I didn’t feel anything at first. Expecting these words. It’s like Codependent individuals are always expecting the worst of themselves, that when it hits, we take it for granted and think, you know what, I deserve it. And there it comes.

And never did I thought, it was a blessing in disguise.

Realizing I was a bad guy, and that’s okay.

That blessing in disguise helped me see that I was obsessed. Obsessed by people, ‘out of the kindness of my heart’.

But like every spectrum, if kindness gets too much, and caretaking becomes a role, that we need to do and it makes us lose my own identity — it becomes an obsession. And even though initially it was supposed to be kind, it gets ‘too much’.

Step 1: Awareness. Checked.

Step 2: Acceptance. Checked.

I was too much. And I understand now.

I started tuning in to myself.

What do I like? What do I dislike? What are my needs and wants? I know what this person needs, wants, likes, dislikes. Have I voiced my likes and dislikes? Do I know my likes and dislikes?

I found out that I loved someone too deeply until I lost connection with myself. I prided on my flexibility and adaptability, to like what the other person likes. As long as they like it, I always tell myself. But I was neglecting my own needs.

I started exploring. I found out the foods I loved. Started watching movies and series without waiting for the other person. Went to bed early even though they wanted to run errands, as I needed sleep. I started reading. Reading on self love, self awareness, assertiveness and books on codependency. For years I was running, I was searching — why am I different. Now I realized, there is a whole community out there who is the same as me. And I am healing. We are healing.

Trust me, it doesn’t come easy. Detachment gave and is giving me freedom, but of course a piece of me is still yearning for the temporary fix of physical touch just to cure my anxiety — but my healing process is more than that. It is a Domino effect:- where once I heal myself, I heal the tension between everyone else, I am able to heal bonds, know what I love, and heal the way I see life, and the people around me.

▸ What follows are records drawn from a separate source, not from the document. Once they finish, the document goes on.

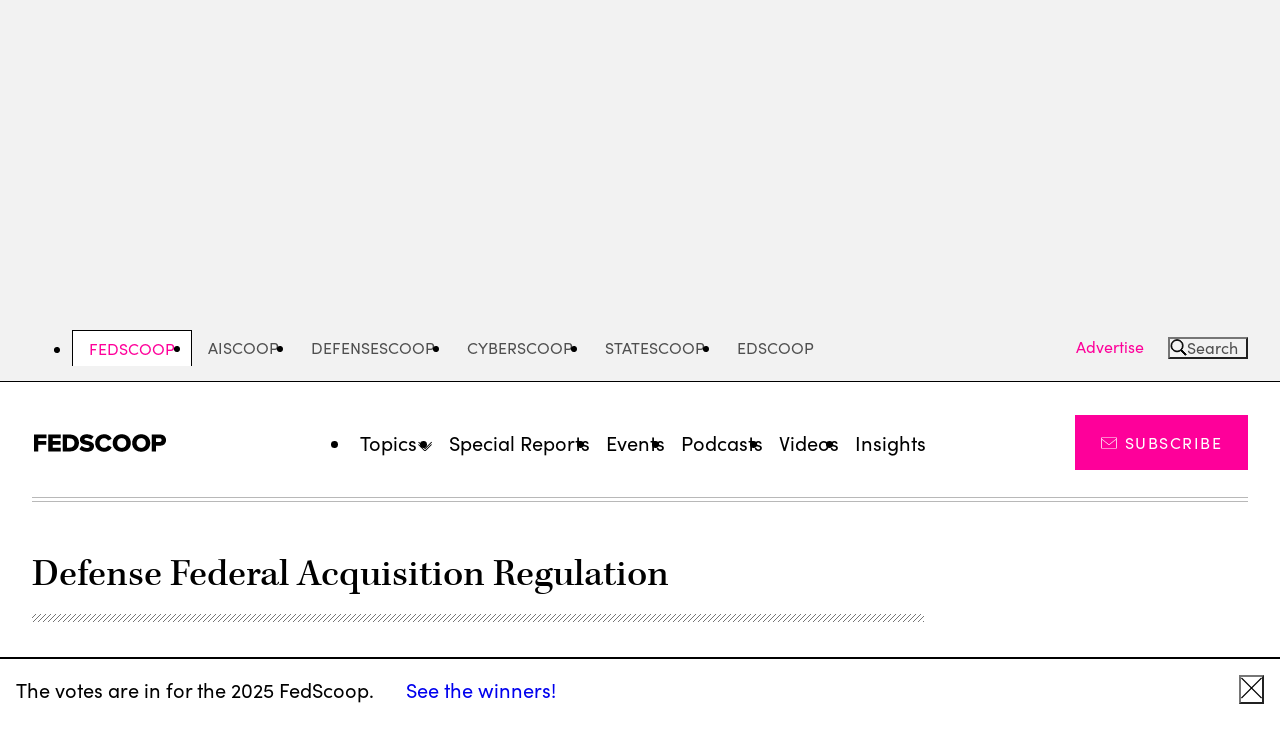

--- FILE ---
content_type: text/html; charset=utf-8
request_url: https://www.google.com/recaptcha/api2/aframe
body_size: 267
content:
<!DOCTYPE HTML><html><head><meta http-equiv="content-type" content="text/html; charset=UTF-8"></head><body><script nonce="zM8LQC3keuLJMW_4uMW1ng">/** Anti-fraud and anti-abuse applications only. See google.com/recaptcha */ try{var clients={'sodar':'https://pagead2.googlesyndication.com/pagead/sodar?'};window.addEventListener("message",function(a){try{if(a.source===window.parent){var b=JSON.parse(a.data);var c=clients[b['id']];if(c){var d=document.createElement('img');d.src=c+b['params']+'&rc='+(localStorage.getItem("rc::a")?sessionStorage.getItem("rc::b"):"");window.document.body.appendChild(d);sessionStorage.setItem("rc::e",parseInt(sessionStorage.getItem("rc::e")||0)+1);localStorage.setItem("rc::h",'1769215808117');}}}catch(b){}});window.parent.postMessage("_grecaptcha_ready", "*");}catch(b){}</script></body></html>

Last time, I saw myself as a bird stuck in a cage, and I will never be able to fly off. I accepted that I have lost my freedom. I mourned it. I wallowed in my scarcity frame of mind. I saw everything wrong with my relationship and I should deserve better. I told myself to ‘leave and escape, they are not worth it’. But deep down, I know, they care about me. My vision was marred due to my codependency. And this would repeat again in a later life, if I did not love myself first, as it has always been repeating in whichever close bonds I come across.

And for the first time in my life, I saw a way out.

And that starts with me.

I celebrate myself for being able to realize that, while being in the relationship that I was once obsessed about. And I am healing whilst in this relationship — and it’s more loving than ever.

And I see that, I love me. And people do too.

And the world isn’t as dreary as it has seemed to be.